My environment is Fedora10, AMD APP SDK 2.6, and Catalyst 12.4.
Thank you.
P.S. I have anther question. What's the maximum number of command queues that can execute concurrently?
Solved! Go to Solution.
Yes, ofcourse it would work that way. The issue in the first version was that you were not creating the array event_waitlist1 properly. The value of the variable event_queue1 was copied in the array, while the variable itself was initialized later while using clEnqueueNDRangeKernel.
IMHO, there is no need to create any array at all. Just use event_queue1 variable. In the wait list of readBuffer function pass its address only.
Hi,hlee133
The variable 'event_queue1' is being used without being initialized. Try this:clEnqueueReadBuffer(command_queue, output, CL_FALSE, 0, sizeof(float) * DATA_SIZE, results, 0, NULL, &event_queue1).
Thank you.
Thank you for response but I your code isn't what I want.
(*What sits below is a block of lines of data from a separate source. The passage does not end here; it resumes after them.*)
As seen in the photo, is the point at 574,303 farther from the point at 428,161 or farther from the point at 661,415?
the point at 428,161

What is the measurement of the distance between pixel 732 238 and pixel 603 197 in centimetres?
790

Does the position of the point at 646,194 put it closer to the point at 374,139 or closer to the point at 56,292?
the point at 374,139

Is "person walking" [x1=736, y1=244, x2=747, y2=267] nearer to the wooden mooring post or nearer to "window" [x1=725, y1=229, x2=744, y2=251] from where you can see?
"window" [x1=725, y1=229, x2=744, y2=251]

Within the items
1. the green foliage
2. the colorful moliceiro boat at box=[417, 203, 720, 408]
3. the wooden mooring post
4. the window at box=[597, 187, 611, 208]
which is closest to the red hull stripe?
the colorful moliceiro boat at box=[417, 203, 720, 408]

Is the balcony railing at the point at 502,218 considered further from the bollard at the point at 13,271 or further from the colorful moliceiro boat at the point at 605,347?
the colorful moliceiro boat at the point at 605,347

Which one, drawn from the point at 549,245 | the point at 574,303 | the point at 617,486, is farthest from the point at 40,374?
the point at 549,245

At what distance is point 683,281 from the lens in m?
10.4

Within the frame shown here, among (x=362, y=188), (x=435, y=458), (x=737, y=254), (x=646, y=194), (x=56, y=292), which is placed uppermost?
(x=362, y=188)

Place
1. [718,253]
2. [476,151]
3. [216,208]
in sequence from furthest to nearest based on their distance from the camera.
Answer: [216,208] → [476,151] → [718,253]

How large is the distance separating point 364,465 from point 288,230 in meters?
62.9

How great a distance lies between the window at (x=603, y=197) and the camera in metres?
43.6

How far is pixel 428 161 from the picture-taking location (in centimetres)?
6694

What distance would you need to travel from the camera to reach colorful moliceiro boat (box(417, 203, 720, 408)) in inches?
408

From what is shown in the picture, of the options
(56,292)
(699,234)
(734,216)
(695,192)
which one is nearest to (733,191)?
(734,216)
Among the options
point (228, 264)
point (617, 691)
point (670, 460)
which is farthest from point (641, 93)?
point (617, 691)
Basically, what i want to do is clEnqueueNDRangeKernel() generate event and clEnqueueReadBuffer() wait that event.
In your code, clEnqueueReadBuffer() generate event_queue1 not wait event_queue1.
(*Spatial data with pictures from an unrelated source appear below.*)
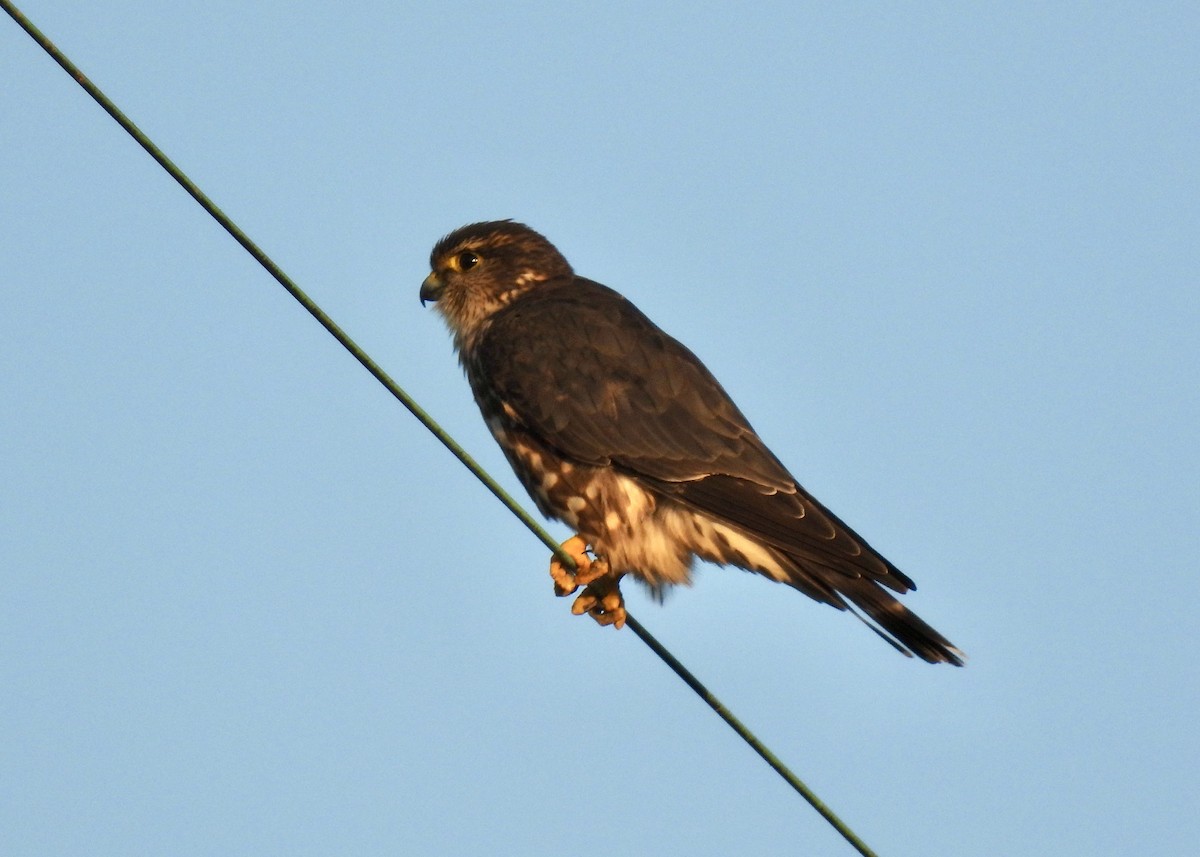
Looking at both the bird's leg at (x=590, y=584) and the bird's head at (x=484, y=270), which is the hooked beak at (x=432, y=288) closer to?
the bird's head at (x=484, y=270)

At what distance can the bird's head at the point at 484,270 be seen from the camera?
678 centimetres

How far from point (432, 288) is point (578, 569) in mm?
1818

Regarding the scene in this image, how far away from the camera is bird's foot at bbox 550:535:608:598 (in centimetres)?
570

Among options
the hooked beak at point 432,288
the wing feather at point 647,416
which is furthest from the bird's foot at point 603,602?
the hooked beak at point 432,288

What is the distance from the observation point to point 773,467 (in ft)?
18.3

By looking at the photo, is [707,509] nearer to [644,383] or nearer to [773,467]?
[773,467]

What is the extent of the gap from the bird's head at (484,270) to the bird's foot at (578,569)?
132 cm

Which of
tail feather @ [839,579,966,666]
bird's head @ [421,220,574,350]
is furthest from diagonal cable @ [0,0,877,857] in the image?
bird's head @ [421,220,574,350]

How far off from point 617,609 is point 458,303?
5.64 feet

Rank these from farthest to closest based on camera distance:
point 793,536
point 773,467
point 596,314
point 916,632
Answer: point 596,314
point 773,467
point 793,536
point 916,632

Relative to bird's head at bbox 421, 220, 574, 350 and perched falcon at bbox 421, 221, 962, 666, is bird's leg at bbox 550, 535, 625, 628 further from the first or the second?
bird's head at bbox 421, 220, 574, 350

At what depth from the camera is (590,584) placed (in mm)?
5832

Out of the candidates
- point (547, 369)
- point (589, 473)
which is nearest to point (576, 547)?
point (589, 473)

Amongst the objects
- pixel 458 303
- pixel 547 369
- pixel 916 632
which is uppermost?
pixel 458 303
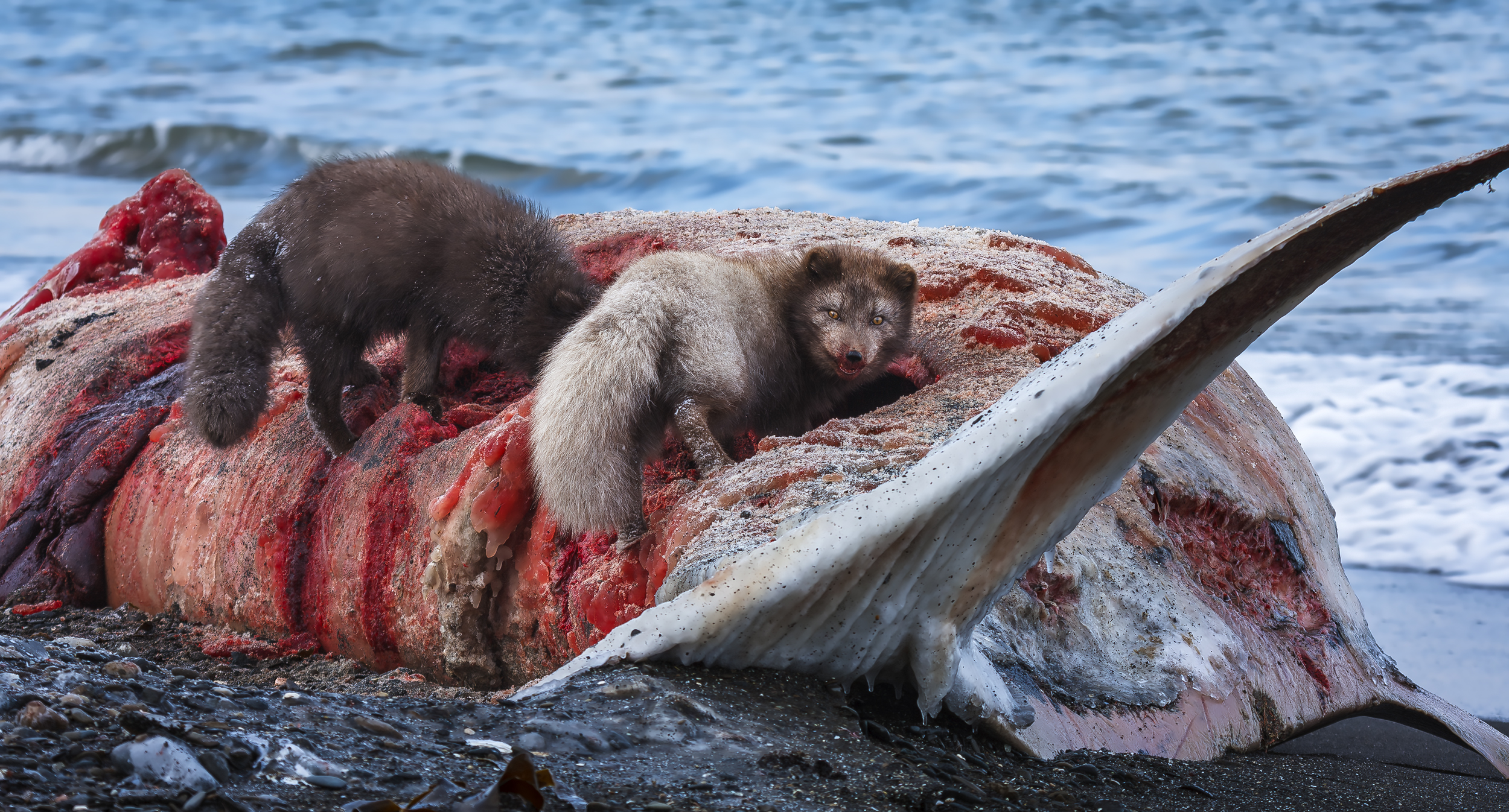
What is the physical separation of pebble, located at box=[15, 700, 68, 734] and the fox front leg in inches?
53.1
Anyway, this code is work.
clEnqueueReadBuffer(command_queue, output, CL_FALSE, 0, sizeof(float) * DATA_SIZE, results, 1, &event_queue1, NULL)
Hi hlee133,
OK,I see.Maybe you should try this:
clEnqueueNDRangeKernel(command_queue, kernel, 1, NULL, &global, NULL, 0, NULL, &event_queue1);
cl_event event_waitlist1[1] = {event_queue1};
// copy the results from out of the output buffer
clEnqueueReadBuffer(command_queue, output, CL_FALSE, 0, sizeof(float) * DATA_SIZE, results, num_events_in_waitlist1, event_waitlist1, NULL);
You want this, right?
Yes, ofcourse it would work that way. The issue in the first version was that you were not creating the array event_waitlist1 properly. The value of the variable event_queue1 was copied in the array, while the variable itself was initialized later while using clEnqueueNDRangeKernel.
IMHO, there is no need to create any array at all. Just use event_queue1 variable. In the wait list of readBuffer function pass its address only.